Crudable Rails
crudable-rails is a Ruby on Rails gem that provides a set of helpers and modules to simplify the implementation of CRUD operations in Rails controllers.
It uses the following gems to enhance the functionality:
Punditfor authorizationKaminarifor paginationFriendlyIdfor friendly findersHasScopefor filteringDiscardfor soft deletion
Installation
Add this line to your application's Gemfile:
gem "crudable-rails"
And then execute:
$ bundle install
Or install it yourself as:
$ gem install crudable-rails
Then run the install generator in your Rails application:
bin/rails generate crudable:install
This sets config.action_controller.raise_on_missing_callback_actions to true in any environment file under config/environments/ that currently sets it to false. Crudable controllers rely on before_action callbacks; enabling this setting helps catch invalid only / except options early in development and test.
You can also run the same step as a Rake task:
bin/rails crudable:install
Usage
Controller Setup
To use crudable-rails in your controllers, call the crudable method.
Generators
The gem ships Rails generators to scaffold resources with a Crudable controller. Generated controllers include crudable, a permitted_params method, and commented examples of every override hook with its default implementation — uncomment and tailor as needed.
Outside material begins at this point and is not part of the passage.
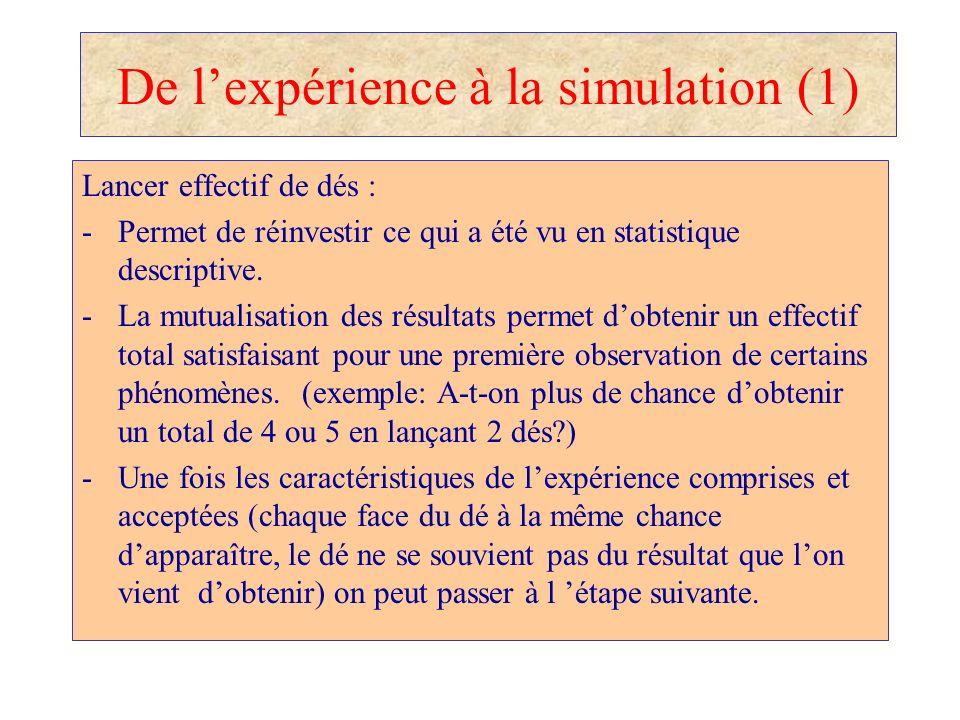 De l'expérience à la simulation (1)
Full scaffold — model, migration, views, routes, tests, and a Crudable controller (same output as rails generate scaffold, but with a Crudable controller):
bin/rails generate crudable:scaffold Post title:string body:text
bin/rails generate crudable:scaffold Post title:string body:text --turbo-forms
With --turbo-forms, generated new.turbo_stream.erb and edit.turbo_stream.erb templates re-render the scaffold _form partial on validation failure. HTML views and _form are left to the scaffold generator (for example tailwindcss-rails or your view component extension). The _form partial should expose a dom_id(record, :form) target so turbo_stream responses can replace it inline.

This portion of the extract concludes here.